About this task
Repeat the whole of the data, keeping every detail the same.

Dataset records
------------------------------

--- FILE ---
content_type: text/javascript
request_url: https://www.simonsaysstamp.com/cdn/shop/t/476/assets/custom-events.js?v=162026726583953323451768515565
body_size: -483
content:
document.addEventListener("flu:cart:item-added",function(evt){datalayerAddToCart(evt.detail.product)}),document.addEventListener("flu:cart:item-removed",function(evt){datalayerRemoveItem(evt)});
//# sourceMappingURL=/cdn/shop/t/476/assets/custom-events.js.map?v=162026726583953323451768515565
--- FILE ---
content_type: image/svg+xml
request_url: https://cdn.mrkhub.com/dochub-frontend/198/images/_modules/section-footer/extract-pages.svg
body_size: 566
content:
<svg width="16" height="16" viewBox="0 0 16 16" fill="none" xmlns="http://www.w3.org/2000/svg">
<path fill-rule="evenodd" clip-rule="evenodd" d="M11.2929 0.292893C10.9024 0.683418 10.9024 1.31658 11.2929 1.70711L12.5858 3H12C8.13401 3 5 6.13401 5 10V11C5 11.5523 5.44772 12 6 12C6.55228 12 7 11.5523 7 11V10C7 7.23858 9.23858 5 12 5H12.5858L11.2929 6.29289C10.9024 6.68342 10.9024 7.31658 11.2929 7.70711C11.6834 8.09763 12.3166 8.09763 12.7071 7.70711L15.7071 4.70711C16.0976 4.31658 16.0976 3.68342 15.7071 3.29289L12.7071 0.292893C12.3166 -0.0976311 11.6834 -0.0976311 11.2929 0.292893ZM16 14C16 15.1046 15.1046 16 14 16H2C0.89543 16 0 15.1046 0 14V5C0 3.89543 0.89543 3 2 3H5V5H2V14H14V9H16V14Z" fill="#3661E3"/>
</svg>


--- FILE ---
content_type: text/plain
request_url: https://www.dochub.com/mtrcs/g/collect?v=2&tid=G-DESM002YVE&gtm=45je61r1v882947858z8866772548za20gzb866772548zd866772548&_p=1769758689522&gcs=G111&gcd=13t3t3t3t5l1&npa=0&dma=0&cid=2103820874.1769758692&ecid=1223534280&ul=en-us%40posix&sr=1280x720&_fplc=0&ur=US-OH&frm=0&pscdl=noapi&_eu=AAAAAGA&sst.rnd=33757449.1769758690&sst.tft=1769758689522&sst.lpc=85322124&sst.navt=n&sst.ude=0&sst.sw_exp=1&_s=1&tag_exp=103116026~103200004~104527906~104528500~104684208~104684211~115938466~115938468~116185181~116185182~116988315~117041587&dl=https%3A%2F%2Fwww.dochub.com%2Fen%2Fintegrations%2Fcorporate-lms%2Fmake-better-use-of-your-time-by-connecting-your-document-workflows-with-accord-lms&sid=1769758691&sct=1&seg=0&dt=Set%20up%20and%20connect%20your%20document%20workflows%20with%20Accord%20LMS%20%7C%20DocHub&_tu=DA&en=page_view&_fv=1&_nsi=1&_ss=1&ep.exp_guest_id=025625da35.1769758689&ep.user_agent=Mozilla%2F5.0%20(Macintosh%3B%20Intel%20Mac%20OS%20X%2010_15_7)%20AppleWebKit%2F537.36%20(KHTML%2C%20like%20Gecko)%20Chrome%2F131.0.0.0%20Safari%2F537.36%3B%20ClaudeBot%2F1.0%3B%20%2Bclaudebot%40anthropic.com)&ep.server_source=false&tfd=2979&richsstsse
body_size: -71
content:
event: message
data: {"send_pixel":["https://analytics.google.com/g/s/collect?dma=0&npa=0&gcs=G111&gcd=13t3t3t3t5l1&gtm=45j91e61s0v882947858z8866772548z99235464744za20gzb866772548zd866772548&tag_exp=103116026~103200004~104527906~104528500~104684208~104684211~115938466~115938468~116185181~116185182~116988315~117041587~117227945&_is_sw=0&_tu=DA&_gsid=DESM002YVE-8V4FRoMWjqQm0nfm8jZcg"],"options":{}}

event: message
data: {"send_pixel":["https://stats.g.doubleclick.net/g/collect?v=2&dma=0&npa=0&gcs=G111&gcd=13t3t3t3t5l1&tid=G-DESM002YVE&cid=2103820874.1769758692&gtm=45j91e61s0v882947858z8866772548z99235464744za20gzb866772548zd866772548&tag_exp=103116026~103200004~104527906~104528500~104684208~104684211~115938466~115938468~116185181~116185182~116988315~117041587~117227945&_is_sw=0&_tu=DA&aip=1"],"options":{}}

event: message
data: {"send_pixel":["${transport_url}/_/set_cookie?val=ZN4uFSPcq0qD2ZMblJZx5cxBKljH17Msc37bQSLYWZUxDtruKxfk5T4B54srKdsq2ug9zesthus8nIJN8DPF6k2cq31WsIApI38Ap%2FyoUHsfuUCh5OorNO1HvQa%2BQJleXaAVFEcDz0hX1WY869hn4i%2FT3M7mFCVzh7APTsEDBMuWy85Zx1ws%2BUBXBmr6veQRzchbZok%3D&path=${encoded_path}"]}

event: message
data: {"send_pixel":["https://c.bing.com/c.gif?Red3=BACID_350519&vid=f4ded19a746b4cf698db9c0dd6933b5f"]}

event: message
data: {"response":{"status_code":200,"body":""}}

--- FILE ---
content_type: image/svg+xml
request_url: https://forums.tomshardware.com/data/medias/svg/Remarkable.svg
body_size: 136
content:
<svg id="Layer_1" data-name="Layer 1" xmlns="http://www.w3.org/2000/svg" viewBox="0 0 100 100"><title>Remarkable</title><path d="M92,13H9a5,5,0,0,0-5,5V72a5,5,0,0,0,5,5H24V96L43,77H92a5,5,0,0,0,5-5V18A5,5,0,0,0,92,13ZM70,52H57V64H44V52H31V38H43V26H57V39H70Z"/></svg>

------------------------------

Exercise solution
--- FILE ---
content_type: text/javascript
request_url: https://www.simonsaysstamp.com/cdn/shop/t/476/assets/custom-events.js?v=162026726583953323451768515565
body_size: -483
content:
document.addEventListener("flu:cart:item-added",function(evt){datalayerAddToCart(evt.detail.product)}),document.addEventListener("flu:cart:item-removed",function(evt){datalayerRemoveItem(evt)});
//# sourceMappingURL=/cdn/shop/t/476/assets/custom-events.js.map?v=162026726583953323451768515565
--- FILE ---
content_type: image/svg+xml
request_url: https://cdn.mrkhub.com/dochub-frontend/198/images/_modules/section-footer/extract-pages.svg
body_size: 566
content:
<svg width="16" height="16" viewBox="0 0 16 16" fill="none" xmlns="http://www.w3.org/2000/svg">
<path fill-rule="evenodd" clip-rule="evenodd" d="M11.2929 0.292893C10.9024 0.683418 10.9024 1.31658 11.2929 1.70711L12.5858 3H12C8.13401 3 5 6.13401 5 10V11C5 11.5523 5.44772 12 6 12C6.55228 12 7 11.5523 7 11V10C7 7.23858 9.23858 5 12 5H12.5858L11.2929 6.29289C10.9024 6.68342 10.9024 7.31658 11.2929 7.70711C11.6834 8.09763 12.3166 8.09763 12.7071 7.70711L15.7071 4.70711C16.0976 4.31658 16.0976 3.68342 15.7071 3.29289L12.7071 0.292893C12.3166 -0.0976311 11.6834 -0.0976311 11.2929 0.292893ZM16 14C16 15.1046 15.1046 16 14 16H2C0.89543 16 0 15.1046 0 14V5C0 3.89543 0.89543 3 2 3H5V5H2V14H14V9H16V14Z" fill="#3661E3"/>
</svg>


--- FILE ---
content_type: text/plain
request_url: https://www.dochub.com/mtrcs/g/collect?v=2&tid=G-DESM002YVE&gtm=45je61r1v882947858z8866772548za20gzb866772548zd866772548&_p=1769758689522&gcs=G111&gcd=13t3t3t3t5l1&npa=0&dma=0&cid=2103820874.1769758692&ecid=1223534280&ul=en-us%40posix&sr=1280x720&_fplc=0&ur=US-OH&frm=0&pscdl=noapi&_eu=AAAAAGA&sst.rnd=33757449.1769758690&sst.tft=1769758689522&sst.lpc=85322124&sst.navt=n&sst.ude=0&sst.sw_exp=1&_s=1&tag_exp=103116026~103200004~104527906~104528500~104684208~104684211~115938466~115938468~116185181~116185182~116988315~117041587&dl=https%3A%2F%2Fwww.dochub.com%2Fen%2Fintegrations%2Fcorporate-lms%2Fmake-better-use-of-your-time-by-connecting-your-document-workflows-with-accord-lms&sid=1769758691&sct=1&seg=0&dt=Set%20up%20and%20connect%20your%20document%20workflows%20with%20Accord%20LMS%20%7C%20DocHub&_tu=DA&en=page_view&_fv=1&_nsi=1&_ss=1&ep.exp_guest_id=025625da35.1769758689&ep.user_agent=Mozilla%2F5.0%20(Macintosh%3B%20Intel%20Mac%20OS%20X%2010_15_7)%20AppleWebKit%2F537.36%20(KHTML%2C%20like%20Gecko)%20Chrome%2F131.0.0.0%20Safari%2F537.36%3B%20ClaudeBot%2F1.0%3B%20%2Bclaudebot%40anthropic.com)&ep.server_source=false&tfd=2979&richsstsse
body_size: -71
content:
event: message
data: {"send_pixel":["https://analytics.google.com/g/s/collect?dma=0&npa=0&gcs=G111&gcd=13t3t3t3t5l1&gtm=45j91e61s0v882947858z8866772548z99235464744za20gzb866772548zd866772548&tag_exp=103116026~103200004~104527906~104528500~104684208~104684211~115938466~115938468~116185181~116185182~116988315~117041587~117227945&_is_sw=0&_tu=DA&_gsid=DESM002YVE-8V4FRoMWjqQm0nfm8jZcg"],"options":{}}

event: message
data: {"send_pixel":["https://stats.g.doubleclick.net/g/collect?v=2&dma=0&npa=0&gcs=G111&gcd=13t3t3t3t5l1&tid=G-DESM002YVE&cid=2103820874.1769758692&gtm=45j91e61s0v882947858z8866772548z99235464744za20gzb866772548zd866772548&tag_exp=103116026~103200004~104527906~104528500~104684208~104684211~115938466~115938468~116185181~116185182~116988315~117041587~117227945&_is_sw=0&_tu=DA&aip=1"],"options":{}}

event: message
data: {"send_pixel":["${transport_url}/_/set_cookie?val=ZN4uFSPcq0qD2ZMblJZx5cxBKljH17Msc37bQSLYWZUxDtruKxfk5T4B54srKdsq2ug9zesthus8nIJN8DPF6k2cq31WsIApI38Ap%2FyoUHsfuUCh5OorNO1HvQa%2BQJleXaAVFEcDz0hX1WY869hn4i%2FT3M7mFCVzh7APTsEDBMuWy85Zx1ws%2BUBXBmr6veQRzchbZok%3D&path=${encoded_path}"]}

event: message
data: {"send_pixel":["https://c.bing.com/c.gif?Red3=BACID_350519&vid=f4ded19a746b4cf698db9c0dd6933b5f"]}

event: message
data: {"response":{"status_code":200,"body":""}}

--- FILE ---
content_type: image/svg+xml
request_url: https://forums.tomshardware.com/data/medias/svg/Remarkable.svg
body_size: 136
content:
<svg id="Layer_1" data-name="Layer 1" xmlns="http://www.w3.org/2000/svg" viewBox="0 0 100 100"><title>Remarkable</title><path d="M92,13H9a5,5,0,0,0-5,5V72a5,5,0,0,0,5,5H24V96L43,77H92a5,5,0,0,0,5-5V18A5,5,0,0,0,92,13ZM70,52H57V64H44V52H31V38H43V26H57V39H70Z"/></svg>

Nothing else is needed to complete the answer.